Anche la questione cipriota serve a rinfocolare il sentimento identitario quando si tratta di distogliere l'attenzione da altri problemi. Più che un ostacolo reale che allontana Ankara da Bruxelles lo stallo sull'isola si è trasformato in un elemento di orgoglio nazionale che impedisce qualsiasi cedimento, pena la perdita di credibilità interna ed esterna. D'altronde, secondo la diplomazia del Bosforo e forse non a torto, è l'Unione che deve rispettare le promesse fatte nel 2004 e porre fine all'isolamento della parte nord dell'isola, quella abitata dalla comunità turca. Ancora oggi gli unici collegamenti con Cipro nord partono da porti ed aeroporti della penisola anatolica garantendo tutti i rifornimenti. Il nuovo aeroporto di Gokcen è il punto di partenza per tutti i voli diretti verso l'isola anche se Ercian, l'aeroporto di arrivo, non fa parte della rete ufficiale dell'aviotrasporto internazionale. Ragioni ambientali e di tempo mi inducono a non essere politically correct nel proseguimento della missione. Trovo assurdo, infatti, dover passare da Atene, come invece è obbligata a fare l'eurodeputata tedesca Ska Keller che dovrei accompagnare, per volare a Nicosia bruciando una notte fra aerei, taxi e check-in. Per la prima volta da quando mi muovo nella regione decido, quindi, di approfittare dei collegamenti “illegali” fra Istanbul ed Ercian, molto più comodi e funzionali. La Repubblica di Cipro Nord è riconosciuta solo dalla Turchia e non ha alcun legame formale con i paesi dell'Unione.

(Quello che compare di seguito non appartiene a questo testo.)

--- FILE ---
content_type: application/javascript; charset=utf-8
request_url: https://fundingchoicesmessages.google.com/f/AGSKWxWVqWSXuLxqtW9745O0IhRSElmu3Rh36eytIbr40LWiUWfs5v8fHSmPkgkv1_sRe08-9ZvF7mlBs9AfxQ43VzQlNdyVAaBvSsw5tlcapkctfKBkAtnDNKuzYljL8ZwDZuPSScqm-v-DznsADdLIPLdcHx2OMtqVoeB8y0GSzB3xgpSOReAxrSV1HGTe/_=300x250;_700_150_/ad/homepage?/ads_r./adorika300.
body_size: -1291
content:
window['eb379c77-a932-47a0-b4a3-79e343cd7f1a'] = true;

“La Turchia in Europa” era il titolo della conferenza cui ho partecipato. Nel 2005 ero stato invitato ad un'altra conferenza in città dal titolo identico. E' molto probabile che nel 2015 sarò ancora ad Istanbul per una nuova conferenza con lo stesso tema. Strade aggrovigliate tra Ankara e Bruxelles. C'è chi si perde e chi fa apposta a perdersi.